▸ WORK ITEM: Print, with no pictures, the exact lines that run from the one containing "Kamen Rider HunterDatas by Thunder025" through the last line of the material below, both ends included.

▸ RECORDS SUPPLIED:
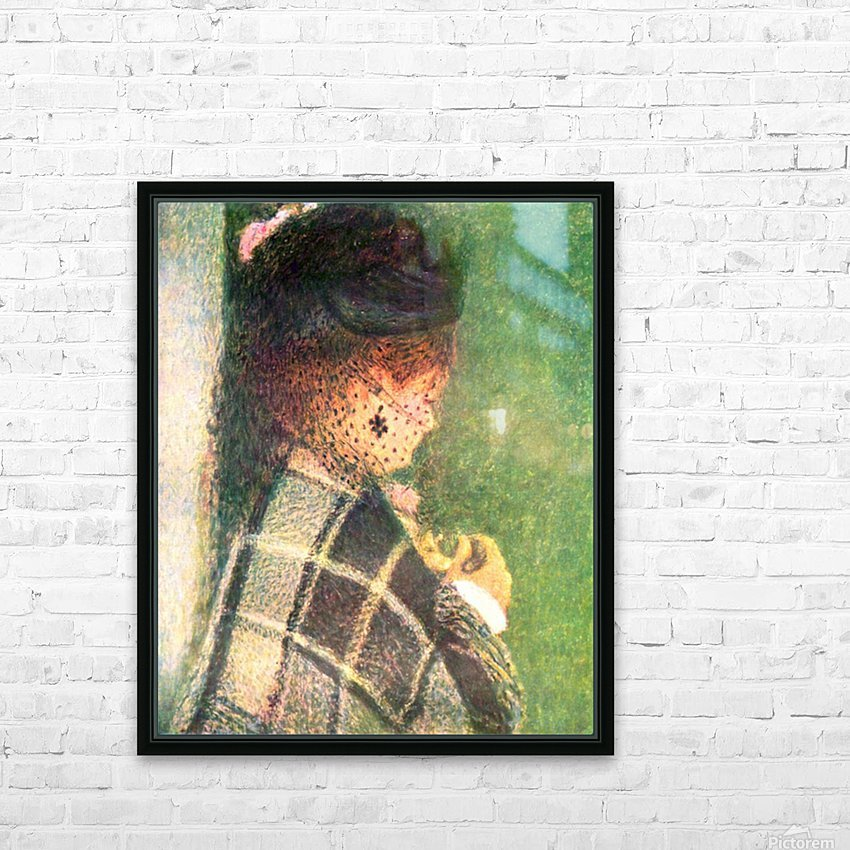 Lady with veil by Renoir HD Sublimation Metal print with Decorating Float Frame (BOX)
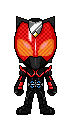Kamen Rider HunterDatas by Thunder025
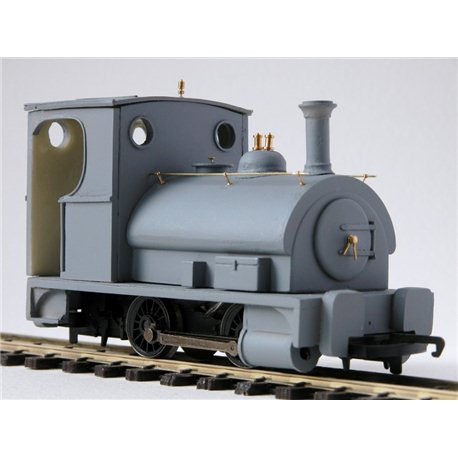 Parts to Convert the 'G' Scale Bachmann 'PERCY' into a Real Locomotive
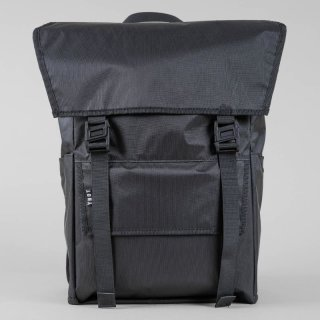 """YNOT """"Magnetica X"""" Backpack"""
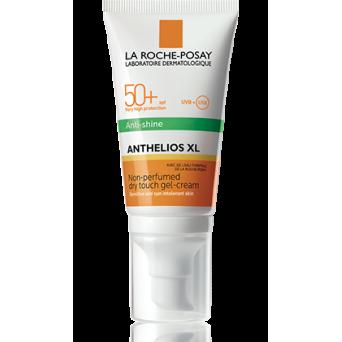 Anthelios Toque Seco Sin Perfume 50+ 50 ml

▸ ANSWER BOX:
Kamen Rider HunterDatas by Thunder025
 Parts to Convert the 'G' Scale Bachmann 'PERCY' into a Real Locomotive
 """YNOT """"Magnetica X"""" Backpack"""
 Anthelios Toque Seco Sin Perfume 50+ 50 ml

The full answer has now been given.